PRODUITS ARTISANAUX : LE CAMEROUN À LA CONQUÊTE DU MARCHÉ INTERNATIONAL

C’est l’objectif que le ministère des petites et moyennes Entreprises, de l’Economie et de l’Artisanat (minpmeesa) crée en décembre 2004, et l’Agence nationale des Normes et de la qualité (Anor) créée en septembre 2009, se sont mutuellement fixés.

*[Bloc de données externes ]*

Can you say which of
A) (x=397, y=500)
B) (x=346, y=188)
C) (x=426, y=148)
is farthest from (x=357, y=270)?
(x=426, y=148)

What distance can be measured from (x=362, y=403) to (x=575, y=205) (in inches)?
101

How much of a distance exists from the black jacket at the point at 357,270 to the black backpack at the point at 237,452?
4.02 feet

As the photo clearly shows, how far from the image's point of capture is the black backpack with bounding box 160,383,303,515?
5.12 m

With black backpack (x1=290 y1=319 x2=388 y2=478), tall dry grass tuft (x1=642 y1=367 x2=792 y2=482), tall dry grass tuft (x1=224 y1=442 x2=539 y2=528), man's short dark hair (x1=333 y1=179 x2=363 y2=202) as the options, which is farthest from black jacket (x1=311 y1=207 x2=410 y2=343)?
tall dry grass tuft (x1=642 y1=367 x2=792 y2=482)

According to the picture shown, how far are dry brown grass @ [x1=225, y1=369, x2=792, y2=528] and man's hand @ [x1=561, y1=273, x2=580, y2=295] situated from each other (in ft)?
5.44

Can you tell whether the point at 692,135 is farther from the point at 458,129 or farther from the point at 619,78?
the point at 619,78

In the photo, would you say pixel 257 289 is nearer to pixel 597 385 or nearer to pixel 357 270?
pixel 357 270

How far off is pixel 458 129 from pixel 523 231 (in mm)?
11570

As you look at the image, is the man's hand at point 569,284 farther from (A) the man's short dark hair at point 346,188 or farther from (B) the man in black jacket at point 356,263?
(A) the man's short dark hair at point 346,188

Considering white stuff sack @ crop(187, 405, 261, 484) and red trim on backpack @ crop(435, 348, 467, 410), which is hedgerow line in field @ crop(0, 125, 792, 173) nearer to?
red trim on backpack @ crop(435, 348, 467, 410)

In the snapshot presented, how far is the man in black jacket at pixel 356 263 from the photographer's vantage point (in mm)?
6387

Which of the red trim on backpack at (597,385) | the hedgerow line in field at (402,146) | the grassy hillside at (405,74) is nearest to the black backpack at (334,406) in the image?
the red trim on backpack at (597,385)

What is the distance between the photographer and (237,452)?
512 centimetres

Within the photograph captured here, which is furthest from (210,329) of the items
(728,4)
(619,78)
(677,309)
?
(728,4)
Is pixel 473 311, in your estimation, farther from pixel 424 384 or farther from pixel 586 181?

Les deux institutions ont initié et organisé l’« atelier de validation du cahier de charge en vue de la normalisation de certains produits artisanaux », le 26 mars 2019. La salle de conférences du Centre international de l’Artisanat de Yaoundé (Ciay) a servi de cadre. L’atelier visait à apporter des suggestions constructives, à l’effet d’enrichir les termes de référence inclus dans le cahier de charge établi pour des produits concernés. Question pour des acteurs, d’apporter une plus-value dans la productivité et dans la compétitivité des produits made in Cameroon. « Le secteur de l’artisanat est très diversifié au Cameroun. Nous travaillons pour améliorer les conditions de vie des artisans camerounais», c’est en ces mots empreints d’assurance et de fierté, que le minpmeesa, Bassileken Achille III, a ouvert les travaux de Yaoundé. Le directeur général de l’Anor, Charles Booto a Ngon, a reconnu à son tour, que les artisans camerounais sont très talentueux et inventifs, qu’ils sont prêts à se vendre en Europe et partout.

Le prix à payer

Le minpmeesa et l’Anor ont pris l’engagement d’encadrer le secteur et le rendre plus attractif sur le plan international. Pour les deux institutions, il est nécessaire de passer à la phase de « normalisation ». En langage plus simple, de prendre en compte, la quantité, la qualité et l’origine de la matière première et la beauté dont les produits transformés exigent. A terme, il faut penser à les labelliser (leur donner un nom, une marque), voire les enregistrer et les reconnaitre à l’Organisation africaine de la Propriété intellectuelle (Oapi) basée à Yaoundé.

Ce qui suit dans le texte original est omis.